L’intérêt de cette étude ne réside pas seulement dans la démonstration qu’il est possible de progresser avec quelqu’un de moins avancé que soi. L’étude oblige surtout à repenser la vision de l’apprentissage dominante dans la plupart des systèmes éducatifs, celle de l’apprentissage par accumulation des connaissances, qui est incapable d’expliquer le résultat reporté plus haut. Une vision alternative de l’apprentissage a dû être élaborée, conceptualisée par le terme de «conflit sociocognitif».

Selon les chercheurs, lorsqu’on interagit avec les autres, il arrive très souvent qu’on ne soit pas d’accord, puisque les histoires de vie, les formations ou les cultures différentes amènent souvent à des points de vue différents. Le conflit qui résulte de ces différences de point de vue est donc à la fois social – on est en désaccord – et cognitif – on doit reconsidérer son point de vue, se décentrer des connaissances que l’on croyait établies et les remettre en discussion.
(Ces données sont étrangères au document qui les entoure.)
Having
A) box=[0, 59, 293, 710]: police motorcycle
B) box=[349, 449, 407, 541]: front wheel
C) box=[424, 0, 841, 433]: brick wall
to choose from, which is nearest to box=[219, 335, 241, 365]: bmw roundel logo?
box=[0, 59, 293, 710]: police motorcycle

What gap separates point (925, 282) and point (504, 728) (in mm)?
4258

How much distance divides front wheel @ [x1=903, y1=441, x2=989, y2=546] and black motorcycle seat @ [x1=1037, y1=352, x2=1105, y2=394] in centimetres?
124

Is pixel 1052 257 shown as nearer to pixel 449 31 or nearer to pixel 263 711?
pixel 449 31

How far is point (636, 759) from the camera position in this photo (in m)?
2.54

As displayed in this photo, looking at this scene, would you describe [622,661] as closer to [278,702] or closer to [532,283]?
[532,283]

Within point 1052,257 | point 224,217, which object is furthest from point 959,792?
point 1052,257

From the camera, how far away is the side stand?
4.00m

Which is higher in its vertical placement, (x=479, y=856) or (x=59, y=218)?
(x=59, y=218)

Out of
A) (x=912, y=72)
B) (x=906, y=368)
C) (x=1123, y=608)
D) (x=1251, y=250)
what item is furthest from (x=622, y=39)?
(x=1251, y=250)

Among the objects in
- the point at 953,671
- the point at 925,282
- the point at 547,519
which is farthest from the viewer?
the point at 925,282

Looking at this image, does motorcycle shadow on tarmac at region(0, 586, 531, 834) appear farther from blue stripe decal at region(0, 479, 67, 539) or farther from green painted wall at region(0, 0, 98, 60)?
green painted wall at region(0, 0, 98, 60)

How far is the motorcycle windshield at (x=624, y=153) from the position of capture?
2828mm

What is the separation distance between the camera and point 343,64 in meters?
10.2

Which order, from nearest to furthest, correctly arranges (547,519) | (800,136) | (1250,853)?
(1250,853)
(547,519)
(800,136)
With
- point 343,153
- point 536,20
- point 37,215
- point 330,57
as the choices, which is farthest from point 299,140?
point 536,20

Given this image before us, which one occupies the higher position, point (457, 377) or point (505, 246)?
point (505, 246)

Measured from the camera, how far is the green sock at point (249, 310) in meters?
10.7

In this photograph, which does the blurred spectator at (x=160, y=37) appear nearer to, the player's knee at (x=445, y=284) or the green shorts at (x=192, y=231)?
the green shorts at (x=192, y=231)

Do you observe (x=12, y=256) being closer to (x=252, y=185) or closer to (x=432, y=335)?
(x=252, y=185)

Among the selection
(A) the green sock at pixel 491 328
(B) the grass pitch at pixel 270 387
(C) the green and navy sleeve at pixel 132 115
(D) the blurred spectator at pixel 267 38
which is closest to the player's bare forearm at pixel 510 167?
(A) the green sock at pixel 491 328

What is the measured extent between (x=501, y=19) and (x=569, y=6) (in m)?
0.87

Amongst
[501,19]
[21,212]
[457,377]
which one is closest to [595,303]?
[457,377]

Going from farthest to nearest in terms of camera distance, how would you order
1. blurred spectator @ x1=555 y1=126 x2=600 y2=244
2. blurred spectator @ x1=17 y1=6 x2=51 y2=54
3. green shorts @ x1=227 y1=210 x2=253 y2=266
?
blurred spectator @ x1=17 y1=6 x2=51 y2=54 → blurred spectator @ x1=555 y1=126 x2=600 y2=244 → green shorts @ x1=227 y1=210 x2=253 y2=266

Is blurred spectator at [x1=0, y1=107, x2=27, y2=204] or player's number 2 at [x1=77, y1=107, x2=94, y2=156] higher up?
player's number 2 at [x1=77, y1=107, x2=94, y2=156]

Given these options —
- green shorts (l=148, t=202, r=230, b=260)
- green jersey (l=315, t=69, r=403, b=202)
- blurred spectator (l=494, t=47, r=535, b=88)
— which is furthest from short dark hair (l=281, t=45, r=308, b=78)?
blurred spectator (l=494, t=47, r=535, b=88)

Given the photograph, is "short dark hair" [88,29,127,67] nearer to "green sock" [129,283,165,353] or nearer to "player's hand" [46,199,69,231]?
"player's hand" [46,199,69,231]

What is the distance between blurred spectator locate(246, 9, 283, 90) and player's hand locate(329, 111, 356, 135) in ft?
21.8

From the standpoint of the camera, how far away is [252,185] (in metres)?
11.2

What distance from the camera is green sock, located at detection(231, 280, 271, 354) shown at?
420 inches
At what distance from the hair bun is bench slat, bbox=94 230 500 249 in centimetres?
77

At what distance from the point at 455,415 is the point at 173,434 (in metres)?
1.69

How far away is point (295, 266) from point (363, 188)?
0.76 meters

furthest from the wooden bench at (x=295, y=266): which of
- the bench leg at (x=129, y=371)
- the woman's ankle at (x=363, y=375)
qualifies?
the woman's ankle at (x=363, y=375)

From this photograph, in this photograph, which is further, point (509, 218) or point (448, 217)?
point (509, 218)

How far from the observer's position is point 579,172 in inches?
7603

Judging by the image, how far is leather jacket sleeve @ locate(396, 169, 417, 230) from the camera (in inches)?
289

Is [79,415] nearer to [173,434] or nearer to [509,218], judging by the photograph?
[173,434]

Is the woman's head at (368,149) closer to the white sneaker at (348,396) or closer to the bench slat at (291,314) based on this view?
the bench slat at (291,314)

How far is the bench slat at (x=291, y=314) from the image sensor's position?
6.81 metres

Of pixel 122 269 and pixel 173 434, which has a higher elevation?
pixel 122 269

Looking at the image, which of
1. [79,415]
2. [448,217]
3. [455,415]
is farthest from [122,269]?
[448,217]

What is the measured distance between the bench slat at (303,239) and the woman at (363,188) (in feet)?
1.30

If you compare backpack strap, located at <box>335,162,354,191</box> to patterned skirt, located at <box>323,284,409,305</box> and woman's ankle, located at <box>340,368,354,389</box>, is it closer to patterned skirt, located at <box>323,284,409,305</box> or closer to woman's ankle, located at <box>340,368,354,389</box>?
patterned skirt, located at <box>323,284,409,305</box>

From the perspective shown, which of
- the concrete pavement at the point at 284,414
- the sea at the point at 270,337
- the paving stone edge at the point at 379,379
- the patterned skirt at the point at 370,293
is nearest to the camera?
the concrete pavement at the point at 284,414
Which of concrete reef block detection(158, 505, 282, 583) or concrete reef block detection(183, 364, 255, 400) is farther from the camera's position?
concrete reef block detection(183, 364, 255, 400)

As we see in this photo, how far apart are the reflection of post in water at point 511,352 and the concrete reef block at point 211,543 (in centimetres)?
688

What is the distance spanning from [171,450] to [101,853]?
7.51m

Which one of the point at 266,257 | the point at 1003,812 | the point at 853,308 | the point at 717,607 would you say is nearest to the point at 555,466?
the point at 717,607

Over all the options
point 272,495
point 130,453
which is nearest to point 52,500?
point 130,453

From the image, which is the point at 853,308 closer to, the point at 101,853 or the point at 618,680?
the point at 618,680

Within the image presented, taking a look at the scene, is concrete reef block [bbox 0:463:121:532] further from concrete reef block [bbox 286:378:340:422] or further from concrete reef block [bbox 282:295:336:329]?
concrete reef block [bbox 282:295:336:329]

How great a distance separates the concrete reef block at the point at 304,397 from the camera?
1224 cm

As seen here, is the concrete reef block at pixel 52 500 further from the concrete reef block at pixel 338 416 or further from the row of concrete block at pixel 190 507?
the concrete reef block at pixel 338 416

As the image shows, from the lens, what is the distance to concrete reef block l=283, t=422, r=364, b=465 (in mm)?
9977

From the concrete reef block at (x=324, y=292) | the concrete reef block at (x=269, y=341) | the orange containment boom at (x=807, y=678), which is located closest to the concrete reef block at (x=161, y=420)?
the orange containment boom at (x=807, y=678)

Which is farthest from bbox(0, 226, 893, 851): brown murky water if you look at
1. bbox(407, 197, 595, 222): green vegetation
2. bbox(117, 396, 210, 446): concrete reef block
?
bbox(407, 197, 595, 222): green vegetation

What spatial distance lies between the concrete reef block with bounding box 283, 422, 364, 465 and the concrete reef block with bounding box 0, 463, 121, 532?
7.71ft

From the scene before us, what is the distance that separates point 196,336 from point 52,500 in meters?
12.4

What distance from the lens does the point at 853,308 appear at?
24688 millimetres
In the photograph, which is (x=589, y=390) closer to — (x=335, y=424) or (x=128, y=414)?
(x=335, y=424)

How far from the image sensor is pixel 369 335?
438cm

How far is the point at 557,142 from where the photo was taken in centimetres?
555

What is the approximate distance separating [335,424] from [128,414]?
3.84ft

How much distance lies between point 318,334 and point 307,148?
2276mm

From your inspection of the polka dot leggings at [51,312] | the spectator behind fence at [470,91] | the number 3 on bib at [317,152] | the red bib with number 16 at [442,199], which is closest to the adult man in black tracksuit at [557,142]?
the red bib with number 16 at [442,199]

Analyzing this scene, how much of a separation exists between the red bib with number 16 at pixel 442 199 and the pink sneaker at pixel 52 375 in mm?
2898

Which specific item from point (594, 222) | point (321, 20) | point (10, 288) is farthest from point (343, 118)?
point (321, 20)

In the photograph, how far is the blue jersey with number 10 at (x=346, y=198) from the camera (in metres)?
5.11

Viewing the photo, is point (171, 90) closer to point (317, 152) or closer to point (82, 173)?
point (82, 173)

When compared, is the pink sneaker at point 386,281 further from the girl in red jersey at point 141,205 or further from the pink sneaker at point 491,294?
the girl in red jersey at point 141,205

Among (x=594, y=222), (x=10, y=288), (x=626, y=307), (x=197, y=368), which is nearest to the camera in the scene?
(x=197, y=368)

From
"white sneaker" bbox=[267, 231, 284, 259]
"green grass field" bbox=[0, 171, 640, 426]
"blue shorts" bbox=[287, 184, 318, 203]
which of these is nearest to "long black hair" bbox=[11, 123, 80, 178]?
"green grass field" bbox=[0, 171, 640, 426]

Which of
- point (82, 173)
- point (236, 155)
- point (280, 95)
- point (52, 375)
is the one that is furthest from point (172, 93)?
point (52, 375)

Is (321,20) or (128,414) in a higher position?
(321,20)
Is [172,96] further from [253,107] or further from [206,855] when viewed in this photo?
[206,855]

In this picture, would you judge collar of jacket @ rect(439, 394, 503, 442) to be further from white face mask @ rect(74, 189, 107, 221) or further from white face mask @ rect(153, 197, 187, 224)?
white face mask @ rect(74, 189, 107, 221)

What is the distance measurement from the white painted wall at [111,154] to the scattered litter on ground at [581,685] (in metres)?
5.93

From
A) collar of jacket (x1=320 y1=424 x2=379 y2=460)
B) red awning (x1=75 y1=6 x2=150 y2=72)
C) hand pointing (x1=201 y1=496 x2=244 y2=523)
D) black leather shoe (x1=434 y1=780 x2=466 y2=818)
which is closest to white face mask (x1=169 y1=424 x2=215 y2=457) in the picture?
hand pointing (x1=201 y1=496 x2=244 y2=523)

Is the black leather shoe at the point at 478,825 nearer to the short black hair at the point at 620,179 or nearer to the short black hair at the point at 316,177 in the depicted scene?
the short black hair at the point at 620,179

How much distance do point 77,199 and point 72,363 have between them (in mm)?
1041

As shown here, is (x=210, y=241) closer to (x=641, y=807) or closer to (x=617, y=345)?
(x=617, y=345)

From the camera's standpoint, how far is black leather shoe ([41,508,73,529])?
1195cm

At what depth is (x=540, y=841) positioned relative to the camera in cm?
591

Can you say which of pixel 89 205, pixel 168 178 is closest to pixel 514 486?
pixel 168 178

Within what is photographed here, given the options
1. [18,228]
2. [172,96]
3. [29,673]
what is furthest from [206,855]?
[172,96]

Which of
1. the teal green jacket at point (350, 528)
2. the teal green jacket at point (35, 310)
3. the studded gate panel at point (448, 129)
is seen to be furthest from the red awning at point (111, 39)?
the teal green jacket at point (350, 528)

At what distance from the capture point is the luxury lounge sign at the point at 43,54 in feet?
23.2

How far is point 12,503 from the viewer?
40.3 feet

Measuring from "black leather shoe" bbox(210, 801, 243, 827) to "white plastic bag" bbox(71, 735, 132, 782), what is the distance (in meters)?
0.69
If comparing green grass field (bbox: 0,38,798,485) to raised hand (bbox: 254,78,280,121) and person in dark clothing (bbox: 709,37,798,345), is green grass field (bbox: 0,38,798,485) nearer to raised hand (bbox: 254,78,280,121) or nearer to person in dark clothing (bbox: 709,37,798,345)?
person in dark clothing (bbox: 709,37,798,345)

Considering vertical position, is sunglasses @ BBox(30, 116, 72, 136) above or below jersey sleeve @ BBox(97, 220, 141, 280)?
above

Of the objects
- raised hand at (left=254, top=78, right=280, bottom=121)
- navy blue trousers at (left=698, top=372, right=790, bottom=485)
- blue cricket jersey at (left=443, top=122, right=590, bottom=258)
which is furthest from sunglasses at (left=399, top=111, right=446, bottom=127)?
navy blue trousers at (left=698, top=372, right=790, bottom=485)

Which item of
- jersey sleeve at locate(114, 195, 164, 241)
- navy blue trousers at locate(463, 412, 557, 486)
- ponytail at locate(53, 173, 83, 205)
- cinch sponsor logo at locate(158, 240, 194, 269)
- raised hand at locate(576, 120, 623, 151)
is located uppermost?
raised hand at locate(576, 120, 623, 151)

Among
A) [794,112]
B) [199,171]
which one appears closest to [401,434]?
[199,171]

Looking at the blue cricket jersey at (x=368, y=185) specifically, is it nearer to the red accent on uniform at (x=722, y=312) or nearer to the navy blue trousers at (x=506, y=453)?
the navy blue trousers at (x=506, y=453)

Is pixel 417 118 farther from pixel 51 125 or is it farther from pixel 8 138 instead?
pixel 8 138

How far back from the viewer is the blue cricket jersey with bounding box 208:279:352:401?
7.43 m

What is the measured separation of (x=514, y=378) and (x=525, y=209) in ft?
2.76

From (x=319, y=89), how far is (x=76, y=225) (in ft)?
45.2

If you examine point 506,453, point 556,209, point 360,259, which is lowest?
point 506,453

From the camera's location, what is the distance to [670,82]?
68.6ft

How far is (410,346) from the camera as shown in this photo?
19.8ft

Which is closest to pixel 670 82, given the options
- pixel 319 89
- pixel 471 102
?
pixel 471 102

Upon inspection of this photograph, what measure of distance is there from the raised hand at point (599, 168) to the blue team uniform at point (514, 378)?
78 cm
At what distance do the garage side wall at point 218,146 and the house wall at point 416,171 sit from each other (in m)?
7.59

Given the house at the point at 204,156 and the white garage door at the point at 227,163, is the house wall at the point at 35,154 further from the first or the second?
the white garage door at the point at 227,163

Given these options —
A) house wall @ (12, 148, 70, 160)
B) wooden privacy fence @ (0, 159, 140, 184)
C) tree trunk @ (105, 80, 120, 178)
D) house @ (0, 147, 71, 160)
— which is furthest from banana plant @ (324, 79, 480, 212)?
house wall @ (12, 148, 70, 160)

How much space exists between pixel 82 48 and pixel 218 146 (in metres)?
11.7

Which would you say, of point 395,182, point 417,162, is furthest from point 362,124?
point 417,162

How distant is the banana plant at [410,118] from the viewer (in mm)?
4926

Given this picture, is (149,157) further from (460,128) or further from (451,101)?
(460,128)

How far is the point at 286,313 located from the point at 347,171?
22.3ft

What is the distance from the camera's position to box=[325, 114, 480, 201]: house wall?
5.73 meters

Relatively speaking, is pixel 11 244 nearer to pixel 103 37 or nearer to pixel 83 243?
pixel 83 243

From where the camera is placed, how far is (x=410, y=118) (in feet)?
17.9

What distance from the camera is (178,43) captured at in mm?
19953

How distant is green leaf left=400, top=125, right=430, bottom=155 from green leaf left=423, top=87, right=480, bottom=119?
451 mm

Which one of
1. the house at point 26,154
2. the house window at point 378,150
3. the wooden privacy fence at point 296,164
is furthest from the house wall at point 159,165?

Or c’est justement cette reconsidération qui est productive: que l’on intègre le point de vue de l’autre ou qu’on le rejette, on en sortira plus avancé, puisqu’on aura dû se poser des questions sur les fondements de sa connaissance.

Ainsi, un enfant qui doit interagir avec un autre enfant plus jeune et qui n’est pas d’accord avec lui sera obligé de se poser des questions sur ses connaissances, même s’il a raison: c’est là l’explication psychosociale du très ancien principe qui docet discet de Sénèque; autrement dit «enseigner, c’est apprendre deux fois». Mais comment être sûr que c’est vraiment le conflit qui est responsable du progrès? Dans l’expérience susmentionnée, on ne trouvait pas beaucoup de progrès lorsqu’on mettait ensemble deux enfants moins avancés: ils faisaient les mêmes erreurs et se mettaient rapidement d’accord sur des solutions erronées. Dans une autre expérience, des enfants de niveau similaire ont alors été confrontés au même exercice, mais en les mettant l’un en face de l’autre: dans ce problème d’orientation spatiale, ils arrivaient toujours à des solutions incorrectes, mais ces solutions étaient opposées, en conflit. Cette opposition forçait les enfants à se décentrer de leur point de vue, stimulait la réflexion sur les propriétés du problème, et amenait in fine à un progrès remarquable. C’est donc bien le conflit qui est responsable du progrès.

Ces trente dernières années, les recherches sur le conflit sociocognitif se sont beaucoup développées, notamment pour spécifier dans quelles conditions les conflits sont ou non constructifs. La recherche présentée ci-dessous en donne un bon exemple. Cependant, ces études, bien connues des chercheurs, restent ignorées du grand public et surtout des enseignants et des responsables des politiques de l’enseignement. C’est pourquoi nous venons de publier un livre dont le titre est précisément Des conflits pour apprendre dans lequel trois générations de chercheurs – de la troisième à la première, Céline Darnon, Fabrizio Butera et Gabriel Mugny – présentent d’une façon accessible les recherches qui concernent le rôle du conflit dans l’apprentissage2. Selon nous, le conflit sociocognitif devrait devenir un outil pédagogique incontournable, mais bien entendu cela demande que l’interaction entre enfants devienne un but pédagogique à part entière. Comme le propose avec force la conclusion de ce livre: «A l’heure où l’on se soucie du fait que l’école ‘fabrique du crétin’, et où l’on s’inquiète d’une société marquée par l’absence de débat, le conflit nous apparaît plus que jamais comme un outil indispensable à la construction du savoir, à l’acquisition de connaissances, et à la formation d’un esprit citoyen, critique et réfléchi.» I

1 Doise, W., & Mugny, G. (1981), Le développement social de l’intelligence, Paris, InterEditions.

2 Darnon, C., Butera, F., & Mugny, G. (2008), Des conflits pour apprendre, Grenoble, Presses Universitaires de Grenoble.